Pruning Policies

In zrepl, pruning means destroying filesystem versions by some policy where filesystem versions are bookmarks and snapshots.

A pruning policy takes a list of filesystem versions and decides for each whether it should be kept or destroyed.

The job context defines which snapshots are even considered for pruning, for example through the snapshot_prefix variable. Check the respective job definition for details.

Currently, the Retention Grid is the only supported pruning policy.

Tip

You can perform a dry-run of a job’s pruning policy using the zrepl test subcommand.

Retention Grid

jobs:
- name: pull_app-srv
  type: pull
  ...
  prune:
    policy: grid
    grid: 1x1h(keep=all) | 24x1h | 35x1d | 6x30d
            │               │
            └─ one hour interval
                            │
                            └─ 24 adjacent one-hour intervals

- name: pull_backup
  type: source
  interval: 10m
  prune:
    policy: grid
    grid: 1x1d(keep=all)
    keep_bookmarks: 144

The retention grid can be thought of as a time-based sieve: The grid field specifies a list of adjacent time intervals: the left edge of the leftmost (first) interval is the creation date of the youngest snapshot. All intervals to its right describe time intervals further in the past.

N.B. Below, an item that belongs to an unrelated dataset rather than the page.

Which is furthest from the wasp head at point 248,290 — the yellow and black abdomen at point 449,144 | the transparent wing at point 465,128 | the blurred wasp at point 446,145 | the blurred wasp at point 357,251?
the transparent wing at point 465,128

Each interval carries a maximum number of snapshots to keep. It is secified via (keep=N), where N is either all (all snapshots are kept) or a positive integer. The default value is 1.

Bookmarks are not affected by the above. Instead, the keep_bookmarks field specifies the number of bookmarks to be kept per filesystem. You only need to specify keep_bookmarks at the source-side of a replication setup since the destination side does not receive bookmarks. You can specify all as a value to keep all bookmarks, but be warned that you should install some other way to prune unneeded ones then (see below).

The following procedure happens during pruning:

  1. The list of snapshots eligible for pruning is sorted by creation
  2. The left edge of the first interval is aligned to the creation date of the youngest snapshot
  3. A list of buckets is created, one for each interval
  4. The list of snapshots is split up into the buckets.
  5. For each bucket
    1. the contained snapshot list is sorted by creation.
    2. snapshots from the list, oldest first, are destroyed until the specified keep count is reached.
    3. all remaining snapshots on the list are kept.
  6. The list of bookmarks eligible for pruning is sorted by createtxg and the most recent keep_bookmarks bookmarks are kept.

Attention

Be aware that keep_bookmarks x interval (interval of the job level) controls the maximum allowable replication downtime between source and destination. If replication does not work for whatever reason, source and destination will eventually run out of sync because the source will continue pruning snapshots. The only recovery in that case is full replication, which may not always be viable due to disk space or traffic constraints.

Further note that while bookmarks consume a constant amount of disk space, listing them requires temporary dynamic kernel memory proportional to the number of bookmarks. Thus, do not use all or an inappropriately high value without good reason.